Fermer l'oeil dans un ancien hôtel particulier du Marais avec vue sur le chevet de Notre-Dame, se réveiller dans une chambre polychrome, au décor baroque ou branché... Derrière les gros acteurs de l'hébergement des jeunes, Paris regorge de petits joyaux ignorés du grand public.

Alors que le secteur des auberges de jeunesse est de plus en plus chamboulé par l'arrivée de grands concurrents privés comme Generator, les petits établissements de quelques dizaines de chambres viennent dépoussiérer l'image traditionnelle des «AJ» aux dortoirs lugubres et aux salles de bain forcément communes.

Peu connues en dehors du cercle des enseignants, les Mije (Maisons internationales de la jeunesse et des étudiants) proposent ainsi depuis plus de 30 ans des lits dans trois anciens hôtels du XVIIe siècle, en plein Marais.

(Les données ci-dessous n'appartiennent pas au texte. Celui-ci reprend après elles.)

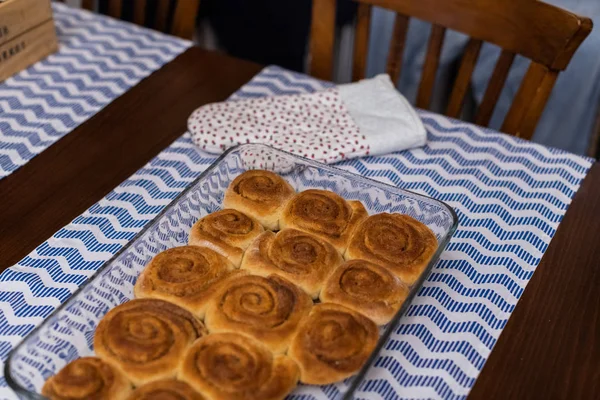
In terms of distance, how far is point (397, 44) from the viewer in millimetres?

Entre l'ancienne demeure du fauconnier du roi et celle, à colombages, des religieuses de l'abbaye de Maubuisson, les routards évoluent dans un décor peu usuel pour une auberge de jeunesse, comtoise et fauteuils Louis XIII à la clé, même si les chambres ont toutes été modernisées.

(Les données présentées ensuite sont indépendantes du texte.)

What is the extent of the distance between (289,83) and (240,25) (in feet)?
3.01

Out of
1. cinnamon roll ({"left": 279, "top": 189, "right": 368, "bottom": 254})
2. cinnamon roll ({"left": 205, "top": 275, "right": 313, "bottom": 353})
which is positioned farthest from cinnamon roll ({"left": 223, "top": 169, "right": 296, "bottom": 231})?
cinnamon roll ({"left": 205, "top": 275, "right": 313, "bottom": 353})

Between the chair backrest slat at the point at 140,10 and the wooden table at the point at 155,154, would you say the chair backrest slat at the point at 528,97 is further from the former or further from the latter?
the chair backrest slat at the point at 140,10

«En dehors du cachet des bâtiments, les chambres sont toutes équipées de douches et le ménage est fait tous les jours, le tout pour 33,50 euros» par lit, assure Manuel de Carvalho, adjoint de gestion.

À côté de ces lieux chargés d'histoire, fleurissent depuis quelques années des auberges indépendantes design qui se présentent comme des «boutiques hostels», avec un prix à mi-chemin entre l'AJ et l'hôtel.

Oops!, Beautiful city, Caulaincourt Square, The Loft... Il s'agit généralement de petites structures dans lesquelles chaque chambre, finement décorée, avec un mobilier et des lampes design, dégage une ambiance particulière. Elles revendiquent aussi une proximité plus grande avec le client ainsi qu'une connexion WiFi à toute épreuve.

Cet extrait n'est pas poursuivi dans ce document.